_AUFGABEN_.
1) Fass den Lesetext in zwei Sätzen zusammen.
2) Von welchem Ort aus kann man laut dem Lesetext die blühenden Engelstrompeten schon riechen?
3) Schreib aus dem Lesetext die Stelle von „Die ganze Welt“ bis einschließlich „Tage Frost angesagt.“ wortgetreu ab.

_LESETEXT_.

Foto: APA/Horst Ossinger

Der Coach der Gartenflüsterer GmbH hört die Glocke und öffnet dem Gärtner die Tür. Ein paar freundliche Worte, man kennt einander bereits, gespannt hört der Coach, was der Gärtner denn für ein Anliegen hat. Und der fängt auch gleich mit einem Seufzer an. Er schüttelt den Kopf, schaut besorgt drein und seufzt erneut und deutlich hörbar. Der Flüsterer fragt, was denn in ihm vorgehe, woran er gerade denke, da fängt das Lamento des Gärtners auch schon an.

Die ganze Welt beneide ihn für seine Engelstrompeten. Er wäre der einzige Gärtner auf Erden, der eine Engelstrompetenhecke zurechtschneiden und -ziehen konnte. Und riechen könnte man die blühenden Wunder schon am Gersthofer Platzl, zehn Gehminuten entfernt. Aber jetzt, mitten in der schönsten Blüte, scheint alles den Bach runterzugehen. Da fragt der Gartenflüsterer, warum denn alles den Bach runtergehen soll. Und sofort antwortet der ins Narrenkastl starrende Gärtner: Es ist der Frost. Sie hätten für die kommenden Tage Frost angesagt.

Delikates Thema

Frost, um diese Jahreszeit, das darf doch nicht wahr sein, echauffiert sich der Gärtner. Der Gartenflüsterer interveniert und fragt nun, was denn konkret der Frost für den Gärtner und die Engelstrompeten bedeuten würde. Da entsteht langes Schweigen. Der Gartenflüsterer hält das Schweigen aufrecht, er sieht, wie es im Gärtner förmlich arbeitet, und möchte diesen Prozess nicht unterbrechen. Der Gärtner atmet laut und langsam aus, um dann mit einem "Wenn ich das wüsste" zu überraschen. Er hat längst alle Internetsuchmaschinen mit den Begriffen Datura, Frostresistenz, Überwintern gefüttert und in den unterschiedlichsten Foren unterschiedlichste Angaben gefunden.

_EINTRÄGE_.
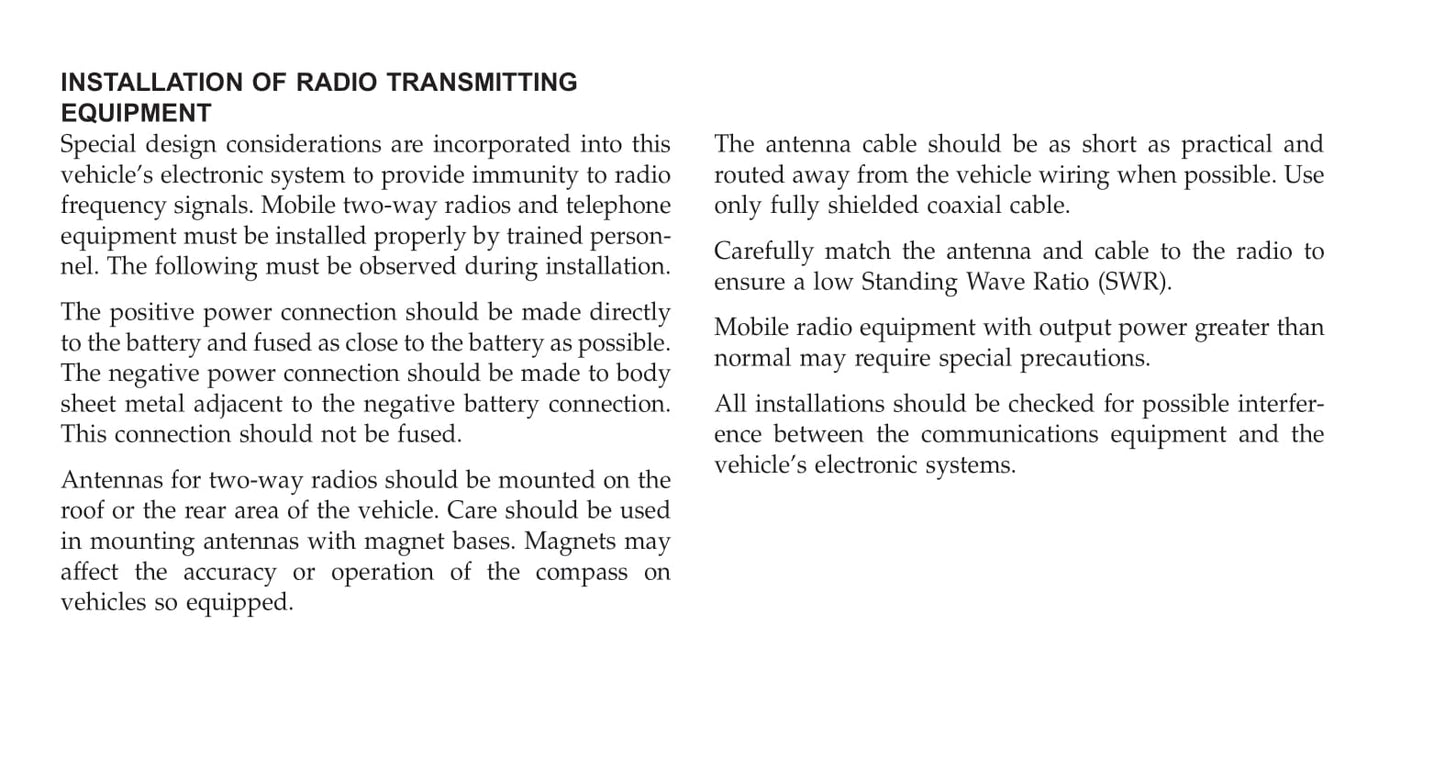 INSTALLATION OF RADIO TRANSMITTING EQUIPMENT

Special design considerations are incorporated into this vehicle's electronic system to provide immunity to radio frequency signals. Mobile two-way radios and telephone equipment must be installed properly by trained personnel. The following must be observed during installation.

The positive power connection should be made directly to the battery and fused as close to the battery as possible. The negative power connection should be made to body sheet metal adjacent to the negative battery connection. This connection should not be fused.

Antennas for two-way radios should be mounted on the roof or the rear area of the vehicle. Care should be used in mounting antennas with magnet bases. Magnets may affect the accuracy or operation of the compass on vehicles so equipped.

The antenna cable should be as short as practical and routed away from the vehicle wiring when possible. Use only fully shielded coaxial cable.

Carefully match the antenna and cable to the radio to ensure a low Standing Wave Ratio (SWR).

Mobile radio equipment with output power greater than normal may require special precautions.

All installations should be checked for possible interference between the communications equipment and the vehicle's electronic systems.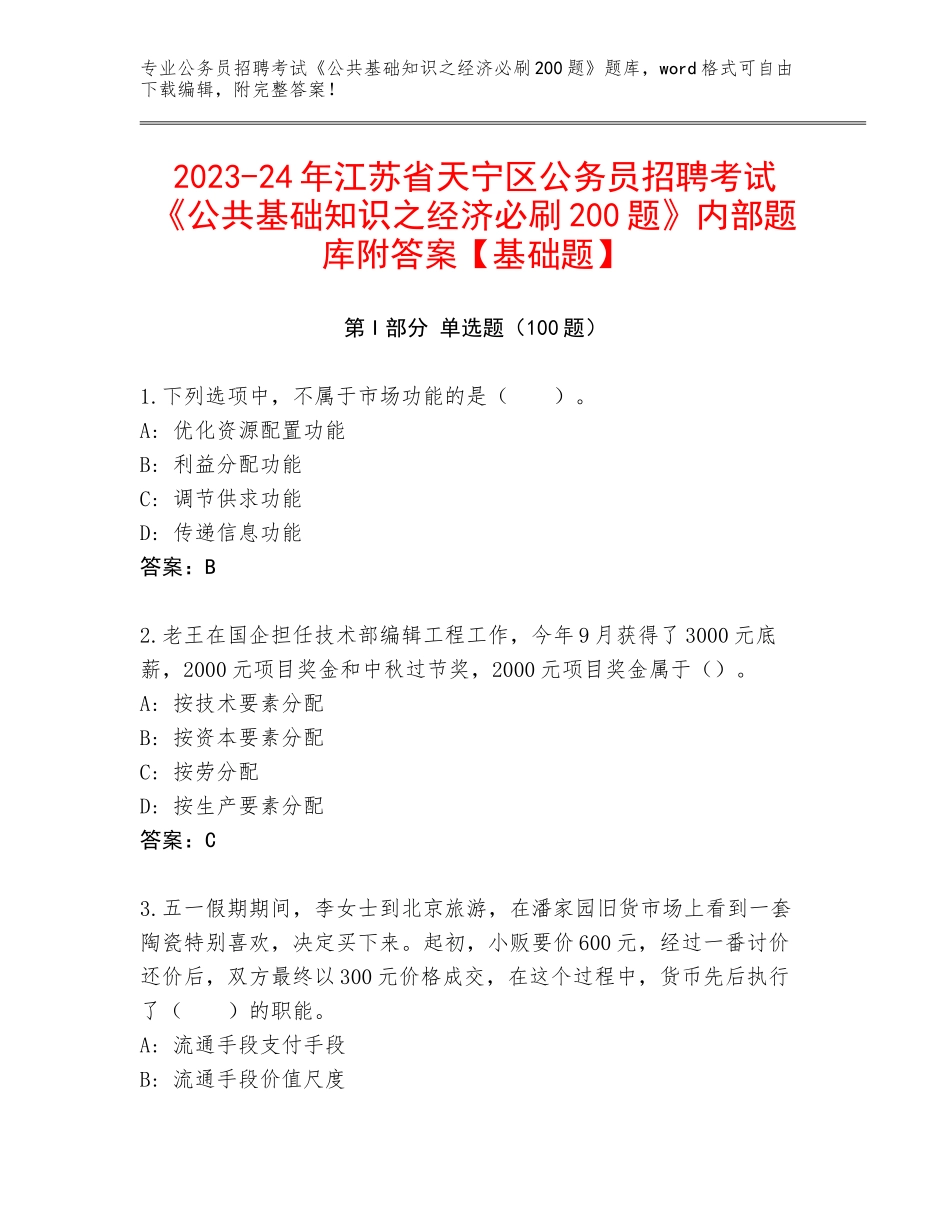 专业公务员招聘考试《公共基础知识之经济必刷200题》题库，word格式可自由下载编辑，附完整答案！

2023-24年江苏省天宁区公务员招聘考试《公共基础知识之经济必刷200题》内部题库附答案【基础题】

第I部分 单选题（100题）

1.下列选项中，不属于市场功能的是（　　）。
A：优化资源配置功能
B：利益分配功能
C：调节供求功能
D：传递信息功能
答案：B

2.老王在国企担任技术部编辑工程工作，今年9月获得了3000元底薪，2000元项目奖金和中秋过节奖，2000元项目奖金属于（）。
A：按技术要素分配
B：按资本要素分配
C：按劳分配
D：按生产要素分配
答案：C

3.五一假期期间，李女士到北京旅游，在潘家园旧货市场上看到一套陶瓷特别喜欢，决定买下来。起初，小贩要价600元，经过一番讨价还价后，双方最终以300元价格成交，在这个过程中，货币先后执行了（　　）的职能。
A：流通手段支付手段
B：流通手段价值尺度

_LÖSUNGEN_.
1) Ein Gärtner kommt zum Coach der Gartenflüsterer GmbH und klagt, dass seine Engelstrompetenhecke, um die ihn die ganze Welt beneide, mitten in der Blüte durch angesagten Frost bedroht sei. Auf die Frage, was der Frost konkret bedeuten würde, antwortet er nach langem Schweigen mit „Wenn ich das wüsste“, obwohl er im Internet und in Foren schon viele unterschiedliche Angaben gefunden hat.

2) Vom Gersthofer Platzl, das zehn Gehminuten entfernt ist.

3)
Die ganze Welt beneide ihn für seine Engelstrompeten. Er wäre der einzige Gärtner auf Erden, der eine Engelstrompetenhecke zurechtschneiden und -ziehen konnte. Und riechen könnte man die blühenden Wunder schon am Gersthofer Platzl, zehn Gehminuten entfernt. Aber jetzt, mitten in der schönsten Blüte, scheint alles den Bach runterzugehen. Da fragt der Gartenflüsterer, warum denn alles den Bach runtergehen soll. Und sofort antwortet der ins Narrenkastl starrende Gärtner: Es ist der Frost. Sie hätten für die kommenden Tage Frost angesagt.